前回のSwiftのTableViewCellを使ってTableViewを自由にカスタマイズで、データベースで管理するクーポン情報をAPIを通してアプリが取得し、リスト形式で表示するところまで作成しました。
次はこのAPIをRESTfulなAPIに改造します。改造にあたりコードを大幅に変更するため、一旦GETで全てのクーポン情報をレスポンスするだけのAPIを実装し、その後にリクエストに応じたクーポン情報をレスポンスするよう修正を加えていきます。
参考
- Django REST Framework の使い方メモ
- Django REST Frameworkを使って爆速でAPIを実装する
- 【Django入門】REST FrameworkでAPIを作ってみよう
- 適当に作る python Djnago REST frameworkで作る初めてのAPI
- よく使うcurlコマンドのオプション
環境
Mac OS 10.15
VSCode 1.39.2
pipenv 2018.11.26
Python 3.7.4
Django 2.2.6
手順
- Django Rest Framework をインストールする
- Django Rest Framework を取り込む
- Serializerを定義する
- View.pyを改造する
- URL_patternを定義する
- curl コマンドを使って動作確認をする
Django Rest Framework をインストールする
自分はpipenvでpythonのプロジェクト(仮想環境)を作っているので、そこに django rest framework をインストールします。
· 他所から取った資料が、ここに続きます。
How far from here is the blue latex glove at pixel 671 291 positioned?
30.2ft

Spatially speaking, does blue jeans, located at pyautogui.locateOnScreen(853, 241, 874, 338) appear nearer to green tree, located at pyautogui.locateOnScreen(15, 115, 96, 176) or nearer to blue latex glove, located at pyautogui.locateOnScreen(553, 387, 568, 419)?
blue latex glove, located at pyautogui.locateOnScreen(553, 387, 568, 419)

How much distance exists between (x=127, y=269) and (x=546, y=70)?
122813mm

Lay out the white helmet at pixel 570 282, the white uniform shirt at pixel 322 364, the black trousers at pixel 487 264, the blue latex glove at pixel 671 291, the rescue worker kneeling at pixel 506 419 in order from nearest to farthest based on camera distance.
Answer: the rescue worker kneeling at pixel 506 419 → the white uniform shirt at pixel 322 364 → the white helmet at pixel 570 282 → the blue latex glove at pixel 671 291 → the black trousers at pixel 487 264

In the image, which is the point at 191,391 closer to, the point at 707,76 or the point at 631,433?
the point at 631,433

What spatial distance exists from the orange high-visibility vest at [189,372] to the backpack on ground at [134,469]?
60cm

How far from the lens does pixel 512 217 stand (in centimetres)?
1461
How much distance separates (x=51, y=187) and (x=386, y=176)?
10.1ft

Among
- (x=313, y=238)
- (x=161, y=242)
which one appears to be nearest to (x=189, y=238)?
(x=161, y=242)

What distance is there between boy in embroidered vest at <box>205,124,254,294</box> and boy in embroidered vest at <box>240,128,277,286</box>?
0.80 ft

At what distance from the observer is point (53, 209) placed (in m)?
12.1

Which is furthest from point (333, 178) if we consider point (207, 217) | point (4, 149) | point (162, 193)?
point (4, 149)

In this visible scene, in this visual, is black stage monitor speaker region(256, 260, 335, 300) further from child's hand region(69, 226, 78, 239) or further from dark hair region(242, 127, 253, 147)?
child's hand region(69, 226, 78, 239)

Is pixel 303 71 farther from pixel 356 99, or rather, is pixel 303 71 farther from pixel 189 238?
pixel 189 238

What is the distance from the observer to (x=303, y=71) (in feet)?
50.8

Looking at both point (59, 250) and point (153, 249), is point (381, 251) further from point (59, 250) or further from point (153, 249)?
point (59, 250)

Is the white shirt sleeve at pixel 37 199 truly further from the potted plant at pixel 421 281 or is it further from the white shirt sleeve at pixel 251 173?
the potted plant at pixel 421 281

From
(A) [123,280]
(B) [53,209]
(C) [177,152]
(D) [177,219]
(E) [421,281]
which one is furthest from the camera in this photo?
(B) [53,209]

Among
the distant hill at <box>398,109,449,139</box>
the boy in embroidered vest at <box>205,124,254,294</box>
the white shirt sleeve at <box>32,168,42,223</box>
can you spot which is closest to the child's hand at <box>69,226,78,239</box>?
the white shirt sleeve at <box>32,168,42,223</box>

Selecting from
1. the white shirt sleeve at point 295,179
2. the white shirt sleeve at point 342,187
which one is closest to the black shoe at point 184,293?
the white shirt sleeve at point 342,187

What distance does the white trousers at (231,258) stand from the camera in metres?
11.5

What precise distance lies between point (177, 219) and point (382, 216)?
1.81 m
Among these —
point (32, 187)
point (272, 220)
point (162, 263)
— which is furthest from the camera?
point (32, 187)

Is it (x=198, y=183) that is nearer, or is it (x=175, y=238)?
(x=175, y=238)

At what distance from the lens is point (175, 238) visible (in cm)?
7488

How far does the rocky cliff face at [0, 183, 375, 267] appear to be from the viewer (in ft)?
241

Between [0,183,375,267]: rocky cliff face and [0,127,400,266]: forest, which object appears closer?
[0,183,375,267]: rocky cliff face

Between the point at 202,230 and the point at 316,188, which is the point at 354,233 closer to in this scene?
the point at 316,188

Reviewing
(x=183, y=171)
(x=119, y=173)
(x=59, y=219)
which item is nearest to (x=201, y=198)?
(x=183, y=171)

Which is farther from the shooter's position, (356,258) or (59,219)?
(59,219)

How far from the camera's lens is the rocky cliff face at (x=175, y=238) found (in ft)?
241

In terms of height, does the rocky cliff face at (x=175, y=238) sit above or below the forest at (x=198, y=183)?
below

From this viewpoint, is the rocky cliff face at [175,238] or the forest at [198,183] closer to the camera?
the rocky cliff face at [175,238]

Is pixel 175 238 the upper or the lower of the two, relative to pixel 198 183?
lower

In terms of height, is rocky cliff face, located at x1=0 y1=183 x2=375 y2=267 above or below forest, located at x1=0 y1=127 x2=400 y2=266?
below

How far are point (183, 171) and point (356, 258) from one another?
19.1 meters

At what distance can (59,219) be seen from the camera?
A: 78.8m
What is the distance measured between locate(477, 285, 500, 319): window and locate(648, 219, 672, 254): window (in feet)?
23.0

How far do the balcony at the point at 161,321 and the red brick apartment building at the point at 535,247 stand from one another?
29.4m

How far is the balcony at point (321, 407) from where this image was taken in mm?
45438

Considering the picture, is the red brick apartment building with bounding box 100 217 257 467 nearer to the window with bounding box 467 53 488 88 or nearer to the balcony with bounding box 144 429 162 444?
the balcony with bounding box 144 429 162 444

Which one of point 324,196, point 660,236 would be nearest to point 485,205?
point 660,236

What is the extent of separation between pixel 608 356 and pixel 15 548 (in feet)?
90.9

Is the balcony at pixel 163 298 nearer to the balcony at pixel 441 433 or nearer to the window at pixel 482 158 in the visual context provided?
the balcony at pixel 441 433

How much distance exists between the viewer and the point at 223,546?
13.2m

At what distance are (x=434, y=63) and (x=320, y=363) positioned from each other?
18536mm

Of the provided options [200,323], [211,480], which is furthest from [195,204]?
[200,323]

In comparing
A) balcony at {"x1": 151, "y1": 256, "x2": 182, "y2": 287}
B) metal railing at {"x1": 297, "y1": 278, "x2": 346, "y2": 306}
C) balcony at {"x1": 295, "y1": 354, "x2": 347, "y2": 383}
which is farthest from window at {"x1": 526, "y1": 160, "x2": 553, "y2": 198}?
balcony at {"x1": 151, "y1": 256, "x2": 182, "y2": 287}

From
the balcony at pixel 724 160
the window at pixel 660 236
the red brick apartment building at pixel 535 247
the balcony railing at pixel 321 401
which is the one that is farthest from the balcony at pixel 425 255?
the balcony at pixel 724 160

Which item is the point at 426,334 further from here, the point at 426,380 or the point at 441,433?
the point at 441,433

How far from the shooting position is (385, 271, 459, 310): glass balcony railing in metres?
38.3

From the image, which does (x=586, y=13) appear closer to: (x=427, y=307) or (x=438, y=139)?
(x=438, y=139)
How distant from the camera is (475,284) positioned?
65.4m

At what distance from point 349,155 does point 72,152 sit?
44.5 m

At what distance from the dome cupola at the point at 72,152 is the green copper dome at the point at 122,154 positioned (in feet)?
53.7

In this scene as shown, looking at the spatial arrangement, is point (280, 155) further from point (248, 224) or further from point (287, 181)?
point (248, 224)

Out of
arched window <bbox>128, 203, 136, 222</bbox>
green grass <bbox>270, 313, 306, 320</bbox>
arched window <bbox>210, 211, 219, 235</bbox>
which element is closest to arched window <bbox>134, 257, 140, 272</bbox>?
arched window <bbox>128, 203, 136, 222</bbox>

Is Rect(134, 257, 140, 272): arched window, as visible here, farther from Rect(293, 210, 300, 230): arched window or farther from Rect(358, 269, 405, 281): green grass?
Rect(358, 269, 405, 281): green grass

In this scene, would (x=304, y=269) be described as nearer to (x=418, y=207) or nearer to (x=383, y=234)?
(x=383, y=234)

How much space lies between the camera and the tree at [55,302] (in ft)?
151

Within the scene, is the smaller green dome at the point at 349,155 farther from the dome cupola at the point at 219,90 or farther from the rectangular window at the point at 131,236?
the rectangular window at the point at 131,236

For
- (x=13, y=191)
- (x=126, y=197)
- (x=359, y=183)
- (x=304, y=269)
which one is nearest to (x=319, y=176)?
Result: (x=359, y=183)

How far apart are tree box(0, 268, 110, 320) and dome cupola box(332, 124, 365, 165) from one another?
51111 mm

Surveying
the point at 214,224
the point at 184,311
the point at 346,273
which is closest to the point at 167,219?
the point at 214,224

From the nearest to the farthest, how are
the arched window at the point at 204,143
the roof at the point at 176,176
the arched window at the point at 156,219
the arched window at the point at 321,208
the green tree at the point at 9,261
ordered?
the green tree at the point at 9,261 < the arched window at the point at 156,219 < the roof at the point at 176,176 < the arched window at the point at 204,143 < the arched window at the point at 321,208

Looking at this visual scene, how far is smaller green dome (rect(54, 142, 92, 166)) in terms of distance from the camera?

pipenvのシェルに入り、インストールのコマンドを実行します。
$ pipenv shell #シェルに入る
$ pipenv install djangorestframework # インストール実行
インストール完了後にPipfileの中を見ると、[packages]
にdjangorestframework
が追加されています。
[[source]]
name = "pypi"
url = "https://pypi.org/simple"
verify_ssl = true
[dev-packages]
[packages]
django = "*"
djangorestframework = "*"
[requires]
python_version = "3.7"
Django Rest Framework を取り込む
プロジェクト名のディレクトリ配下のsetting.py
の INSTALLED_APPS = {
に インストールした rest_framework
を追加するだけです。
INSTALLED_APPS = [
'django.contrib.admin',
'django.contrib.auth',
'django.contrib.contenttypes',
'django.contrib.sessions',
'django.contrib.messages',
'django.contrib.staticfiles',
'coupon',
'rest_framework', # 追加
]
これで Django Rest Framework を使う準備が完了しました。
Serializerを定義する
Rest Framework を使うには Serializer というモジュールが必要です。アプリのディレクトリ配下に自分で Serializer のファイルを作り実装します。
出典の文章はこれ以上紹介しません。